Who are you gonna trust - the kid from Boston suburbs, or three posters from the area?
Hoo- Arlington also has plans to break up some of the megablocks in Rosslyn, but that's contingent on parcel-by-parcel development. PS - did you see the Holiday Inn implosion? I visited the remnants yesterday...The hole in the ground really lays bare how much of an incline that part of Rosslyn is built on.
There's also a long-planned road diet for Army-Navy Drive near the Pentagon City mall.
I saw the video of the implosion on Adam Tuss's twitter feed. We went to Arlington Cemetery that morning to place a wreath at my father's niche and, for obvious reasons, that was far more important to me than the hotel project.

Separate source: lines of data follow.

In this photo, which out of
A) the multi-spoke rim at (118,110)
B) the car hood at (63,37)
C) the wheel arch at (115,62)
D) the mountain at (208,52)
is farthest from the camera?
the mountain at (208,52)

I've never really liked Rosslyn or the part of Crystal City east of Route 1. They just don't appeal to me at all. I'm not sure breaking up the megablocks would change my opinion, either, but it's fair to recognize that I grew up outside the Beltway in Fairfax County and that surely influences my view. I was aware of the incline on which Rosslyn is built, though, because back in the 1980s when I was a Boy Scout pursuing the Cycling merit badge we regularly passed through Rosslyn as part of trips along the Custis Trail.
There was a road diet implemented on a portion of Kingstowne Village Parkway (between Beulah Street and Hayfield Road) not too far from where I live. On that road, it's been perfectly fine, but the people who live at that end don't like it because they say it makes it too hard "to pass slowpokes." Since it's a residential area with multiple uncontrolled crosswalks and the speed limit is 35, I tend to keep it to 35 on there. I have been passed over the double yellow line more than once, and one angry guy in a pickup who wanted me to go faster followed me to Wegmans and continued to follow me around the parking lot until I lost him by going around the back of the store and flooring it (I was not about to park until I lost him).